RE: Can God love?
April 29, 2012 at 3:05 pm
(This post was last modified: April 29, 2012 at 3:15 pm by Greatest I am.)
(April 28, 2012 at 1:05 pm)MysticKnight Wrote:(April 28, 2012 at 10:33 am)Greatest I am Wrote: As long as that life loves, honours, worships and obeys him.
If not then that love and grace turns to hate and endless torture.
His unconditional love then comes with many conditions. Right?
I myself believe God has a compassionate type love even towards those whom are evil. As for the good people, he loves them in a more special way. And yet for the heroic gems amongst people, there is an even more special type love, and the world was set up to give opportunity for such people to shine.
I see. So to you, endless torture is a show of love.
Sick.
Regards
DL
(April 28, 2012 at 1:21 pm)Faith No More Wrote:Greatest I am Wrote:I did not agree with M K either but would need a further explanation to agree with your words.
Care to expand to make me understand how creating life is sadistic and apathetic?
No argument that what God is doing with life immoral and sadistic but the creation of it seems to me to be a good thing. I am quite pleased that natures created me and she is not sadistic or apathetic.
I didn't necessarily mean that creating life is sadistic and apathetic, but one could interpret the way that life was created was sadistic and apthetic. It seems that a necessity to life is to suffer, and pain is inevtiable. Something I believe an all-loving, all-powerful god would not allow.
My overall point was really that there are two sides to this coin, and that the fact that there is beauty in life, wouldn't necessarily mean that creation was necessarily an act of love. I'm not saying that if a creator was proven to exist that the state of our existence proves that the act of creation was sadistic, it just doesn't prove that it was an act of love either.
I think I understand your view then and yoiur resentment of the presence of evil.

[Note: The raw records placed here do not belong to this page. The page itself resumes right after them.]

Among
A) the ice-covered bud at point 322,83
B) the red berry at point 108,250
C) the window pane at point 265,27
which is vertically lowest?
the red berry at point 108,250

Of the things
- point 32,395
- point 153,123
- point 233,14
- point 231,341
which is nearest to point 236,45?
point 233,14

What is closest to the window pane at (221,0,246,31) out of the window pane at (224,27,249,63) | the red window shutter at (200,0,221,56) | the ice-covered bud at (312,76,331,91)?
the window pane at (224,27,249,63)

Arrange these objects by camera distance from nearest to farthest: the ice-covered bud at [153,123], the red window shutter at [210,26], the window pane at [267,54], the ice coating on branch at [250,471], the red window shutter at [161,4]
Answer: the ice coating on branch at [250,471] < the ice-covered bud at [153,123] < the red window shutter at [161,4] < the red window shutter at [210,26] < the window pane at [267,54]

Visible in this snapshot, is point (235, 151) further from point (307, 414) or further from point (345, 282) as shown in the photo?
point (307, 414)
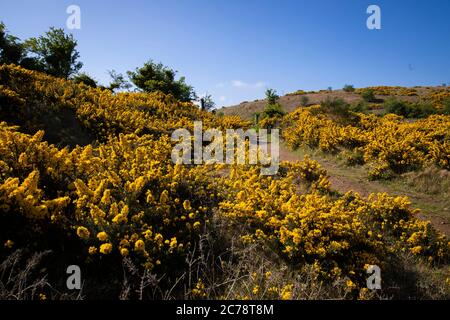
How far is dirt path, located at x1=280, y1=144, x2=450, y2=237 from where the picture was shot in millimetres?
7738

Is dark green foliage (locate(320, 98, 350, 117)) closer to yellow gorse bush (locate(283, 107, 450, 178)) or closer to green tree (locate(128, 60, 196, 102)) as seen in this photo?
yellow gorse bush (locate(283, 107, 450, 178))

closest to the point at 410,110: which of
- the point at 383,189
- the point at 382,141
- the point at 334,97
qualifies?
the point at 334,97

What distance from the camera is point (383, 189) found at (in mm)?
9547

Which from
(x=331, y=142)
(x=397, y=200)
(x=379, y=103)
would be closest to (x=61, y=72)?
(x=331, y=142)

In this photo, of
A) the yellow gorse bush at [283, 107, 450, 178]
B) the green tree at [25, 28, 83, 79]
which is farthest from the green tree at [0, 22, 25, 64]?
the yellow gorse bush at [283, 107, 450, 178]

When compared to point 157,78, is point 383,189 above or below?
below

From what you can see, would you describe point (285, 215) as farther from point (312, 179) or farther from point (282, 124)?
point (282, 124)

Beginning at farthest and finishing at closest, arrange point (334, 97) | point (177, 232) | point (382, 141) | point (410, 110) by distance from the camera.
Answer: point (334, 97) → point (410, 110) → point (382, 141) → point (177, 232)

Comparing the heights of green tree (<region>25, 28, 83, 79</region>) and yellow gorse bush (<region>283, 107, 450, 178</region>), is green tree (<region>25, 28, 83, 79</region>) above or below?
above

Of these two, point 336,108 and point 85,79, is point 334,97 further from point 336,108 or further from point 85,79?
point 85,79

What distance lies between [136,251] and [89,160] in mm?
2729

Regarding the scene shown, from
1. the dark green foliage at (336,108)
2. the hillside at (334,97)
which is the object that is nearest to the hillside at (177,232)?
the dark green foliage at (336,108)

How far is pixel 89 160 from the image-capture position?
228 inches

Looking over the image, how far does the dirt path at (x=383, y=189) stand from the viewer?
7.74 m
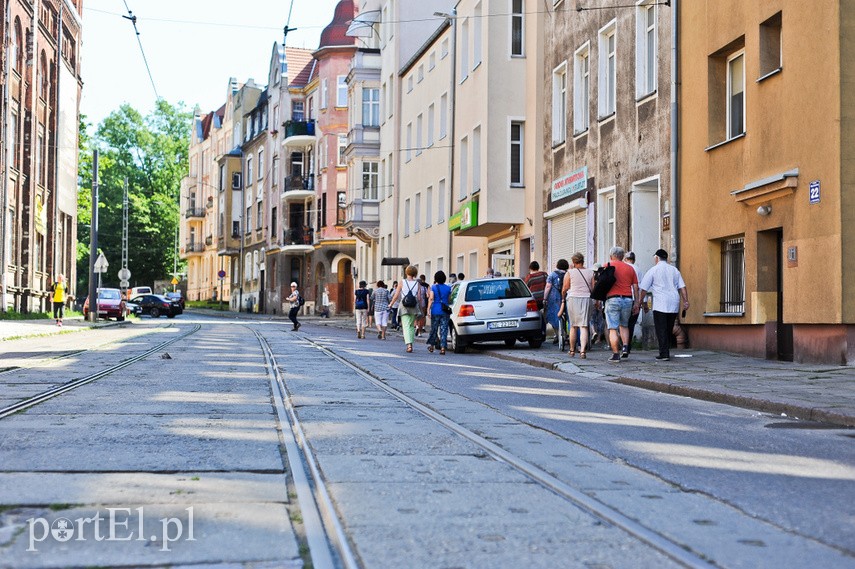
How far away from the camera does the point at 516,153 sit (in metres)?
32.7

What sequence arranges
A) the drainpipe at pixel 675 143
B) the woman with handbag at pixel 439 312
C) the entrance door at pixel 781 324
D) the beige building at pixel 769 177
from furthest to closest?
the woman with handbag at pixel 439 312 → the drainpipe at pixel 675 143 → the entrance door at pixel 781 324 → the beige building at pixel 769 177

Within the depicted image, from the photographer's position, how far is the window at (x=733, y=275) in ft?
62.5

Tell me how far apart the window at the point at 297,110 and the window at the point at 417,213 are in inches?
1118

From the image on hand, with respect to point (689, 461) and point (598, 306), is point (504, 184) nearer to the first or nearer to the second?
point (598, 306)

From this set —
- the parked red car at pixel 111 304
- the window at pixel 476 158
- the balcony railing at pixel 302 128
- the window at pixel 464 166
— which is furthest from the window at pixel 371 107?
the window at pixel 476 158

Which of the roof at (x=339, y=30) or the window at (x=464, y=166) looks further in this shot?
the roof at (x=339, y=30)

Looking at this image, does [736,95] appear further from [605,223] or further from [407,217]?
[407,217]

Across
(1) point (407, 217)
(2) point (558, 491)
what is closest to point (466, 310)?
(2) point (558, 491)

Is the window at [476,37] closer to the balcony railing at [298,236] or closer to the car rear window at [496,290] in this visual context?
the car rear window at [496,290]

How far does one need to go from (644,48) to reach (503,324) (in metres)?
6.28

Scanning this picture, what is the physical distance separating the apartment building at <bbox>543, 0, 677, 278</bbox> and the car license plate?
2.82m

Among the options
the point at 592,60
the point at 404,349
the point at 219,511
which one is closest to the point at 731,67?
the point at 592,60

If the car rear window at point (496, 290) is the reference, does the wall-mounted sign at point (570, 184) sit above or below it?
above

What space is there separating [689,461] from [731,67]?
13595mm
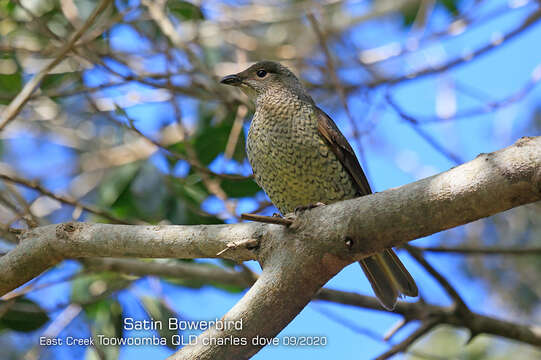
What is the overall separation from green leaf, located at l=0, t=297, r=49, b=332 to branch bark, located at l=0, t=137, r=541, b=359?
4.02 feet

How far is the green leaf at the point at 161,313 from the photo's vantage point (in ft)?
12.1

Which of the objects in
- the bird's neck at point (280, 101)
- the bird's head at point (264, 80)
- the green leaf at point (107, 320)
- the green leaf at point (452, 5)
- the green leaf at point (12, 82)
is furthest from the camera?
the green leaf at point (452, 5)

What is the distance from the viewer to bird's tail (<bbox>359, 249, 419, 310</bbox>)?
332 centimetres

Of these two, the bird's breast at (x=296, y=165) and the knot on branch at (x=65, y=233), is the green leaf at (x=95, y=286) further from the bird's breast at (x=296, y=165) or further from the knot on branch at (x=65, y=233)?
the knot on branch at (x=65, y=233)

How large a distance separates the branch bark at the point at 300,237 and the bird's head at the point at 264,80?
72.5 inches

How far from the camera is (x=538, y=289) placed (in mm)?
5512

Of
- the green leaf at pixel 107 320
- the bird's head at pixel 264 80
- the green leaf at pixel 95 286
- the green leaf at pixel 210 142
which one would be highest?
the bird's head at pixel 264 80

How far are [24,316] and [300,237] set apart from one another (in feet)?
7.19

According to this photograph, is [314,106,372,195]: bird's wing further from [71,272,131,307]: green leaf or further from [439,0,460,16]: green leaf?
[439,0,460,16]: green leaf

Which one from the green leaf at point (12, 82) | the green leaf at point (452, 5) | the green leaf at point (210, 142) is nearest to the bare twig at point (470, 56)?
the green leaf at point (452, 5)

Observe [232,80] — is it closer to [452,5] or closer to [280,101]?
[280,101]

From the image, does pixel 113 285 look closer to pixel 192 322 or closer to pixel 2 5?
pixel 192 322

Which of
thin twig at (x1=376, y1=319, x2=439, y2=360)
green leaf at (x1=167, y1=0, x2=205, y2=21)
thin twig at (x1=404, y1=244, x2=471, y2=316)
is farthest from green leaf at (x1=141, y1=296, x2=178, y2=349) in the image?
green leaf at (x1=167, y1=0, x2=205, y2=21)

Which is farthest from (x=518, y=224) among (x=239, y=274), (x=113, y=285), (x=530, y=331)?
(x=113, y=285)
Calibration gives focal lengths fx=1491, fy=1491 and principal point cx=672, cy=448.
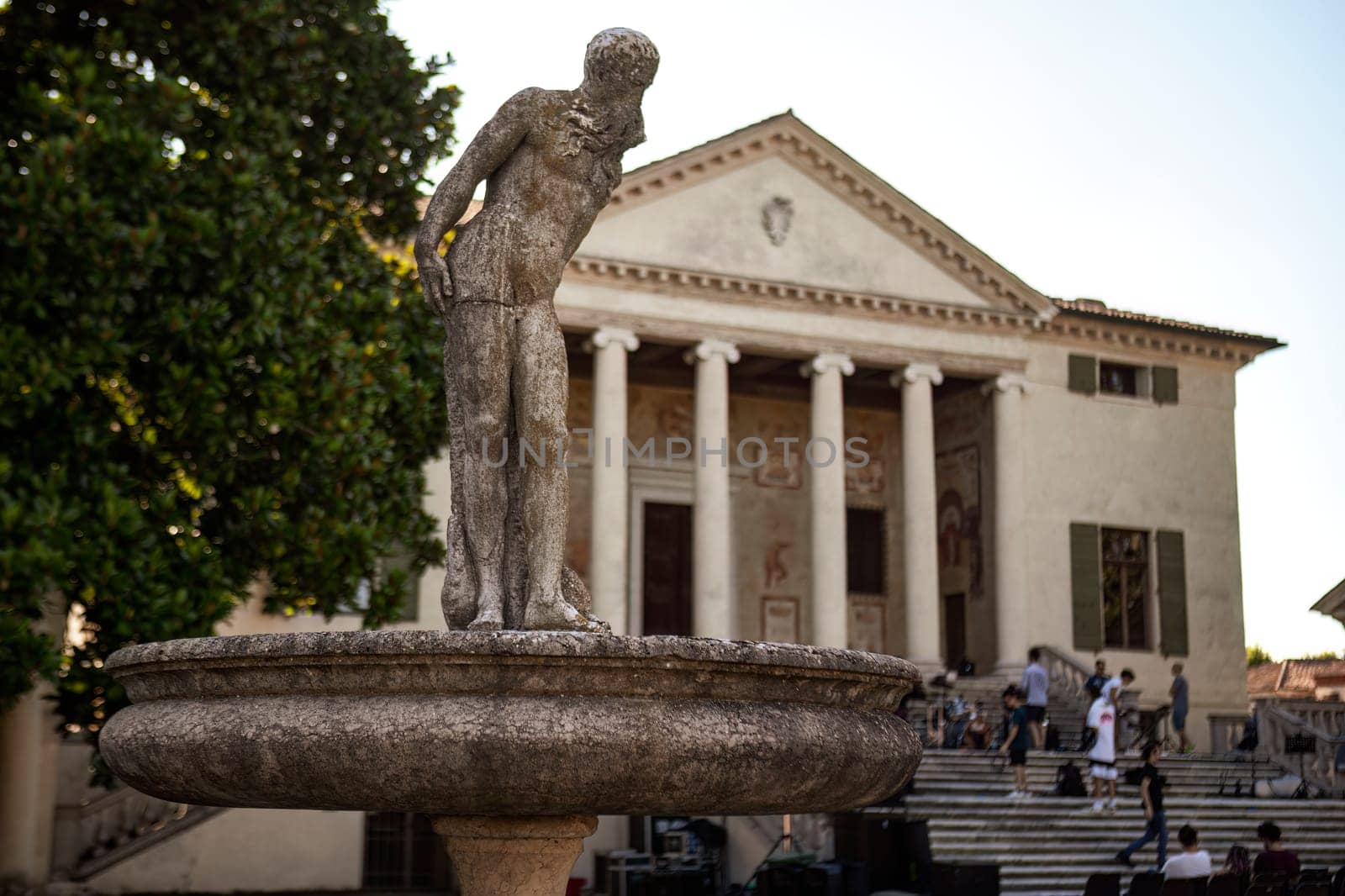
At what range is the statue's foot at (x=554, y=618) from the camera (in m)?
4.98

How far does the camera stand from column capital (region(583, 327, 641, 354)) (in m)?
24.4

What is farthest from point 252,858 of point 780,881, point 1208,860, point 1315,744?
point 1315,744

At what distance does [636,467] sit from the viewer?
93.1ft

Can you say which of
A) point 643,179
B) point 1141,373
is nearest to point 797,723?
point 643,179

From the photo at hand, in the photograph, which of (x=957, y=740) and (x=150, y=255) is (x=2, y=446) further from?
(x=957, y=740)

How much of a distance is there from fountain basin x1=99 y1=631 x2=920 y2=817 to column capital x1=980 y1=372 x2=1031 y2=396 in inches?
932

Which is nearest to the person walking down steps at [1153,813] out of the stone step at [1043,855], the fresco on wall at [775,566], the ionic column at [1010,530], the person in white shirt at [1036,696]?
the stone step at [1043,855]

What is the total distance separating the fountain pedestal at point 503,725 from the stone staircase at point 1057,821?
11.7 m

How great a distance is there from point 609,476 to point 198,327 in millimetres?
12546

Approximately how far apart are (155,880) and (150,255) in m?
10.1

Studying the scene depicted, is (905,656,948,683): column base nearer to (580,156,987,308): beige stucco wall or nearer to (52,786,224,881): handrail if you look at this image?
(580,156,987,308): beige stucco wall

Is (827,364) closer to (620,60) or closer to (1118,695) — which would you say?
(1118,695)

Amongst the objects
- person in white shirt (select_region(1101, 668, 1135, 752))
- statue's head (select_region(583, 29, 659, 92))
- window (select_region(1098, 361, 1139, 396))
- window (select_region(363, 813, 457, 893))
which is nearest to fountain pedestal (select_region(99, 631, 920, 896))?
statue's head (select_region(583, 29, 659, 92))

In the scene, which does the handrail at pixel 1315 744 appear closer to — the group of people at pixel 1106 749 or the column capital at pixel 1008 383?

Christians are always trying to absolve God of moral culpability in the fall by whipping out their favorite "free will!", or “ it’s all man’s fault”.
That is "God gave us free will and it was our free willed choices that caused our fall. Hence God is not blameworthy."
But this simply avoids God's culpability as the author of Human Nature. Free will is only the ability to choose. It is not an explanation why anyone would want to choose "A" or "B" (bad or good action). An explanation for why Eve would even have the nature of "being vulnerable to being easily swayed by a serpent" and "desiring to eat a forbidden fruit" must lie in the nature God gave Eve in the first place. Hence God is culpable for deliberately making humans with a nature-inclined-to-fall, and "free will" means nothing as a response to this problem.
Having said the above for the God that I do not believe in, I am a Gnostic Christian naturalist, let me tell you that it is all human generated. Evil is our responsibility.
Much has been written to explain what I see as a natural part of evolution.
Consider.
First, let us eliminate what some see as evil. Natural disasters. These are unthinking occurrences and are neither good nor evil. There is no intent to do evil even as victims are created.
Evil then is only human to human.
As evolving creatures, all we ever do, and ever can do, is compete or cooperate.
Cooperation we would see as good as there are no victims created. Competition would be seen as evil as it creates a victim. We all are either cooperating, doing good, or competing, doing evil at all times.
Without us doing some of both, we would likely go extinct.
This, to me, explains why there is evil in the world quite well.
Be you a believer in nature, evolution or God, we should see that what Christians see as something to blame, evil, we should see that what we have, competition, deserves a huge thanks where it belongs. God or nature.
There is no conflict between nature and God on this issue. This is how things are and should be.
Regards
DL
(April 28, 2012 at 1:39 pm)MysticKnight Wrote: At the end, people WANT to LIVE and are HAPPY that they are ALIVE. If life was so terrible, then people wouldn't want to live neither would they want to have children. Even in poor places where people have a hard time living, people are glad to be alive.
Life itself is a huge grace. Now arguing but a loving God would not allow suffering to me is like a child way of thinking. A child loves toys not realizing that one day he will grow out of that.
Whom is to say we are not developing towards something great? Towards divinity even perhaps. At least some people maybe.
Perhaps to develop towards that, we need a worlds of sufferring, adversity, where our compassion and love is put on the spot, where patience and courage is put on the spot, where forbearance and mercy is put on the spot...
Perhaps the next life is not this utopia people imagine, but we will continue in a world of problems and adversity, to keep on pushing our moral character to develop.
That is the purpose of man's life yes but it has nothing to do with God or his laws that secular governments have wisely rejected for better laws.
Would you prefer to live by the laws of your genocidal God or the laws of men who think genocide is evil?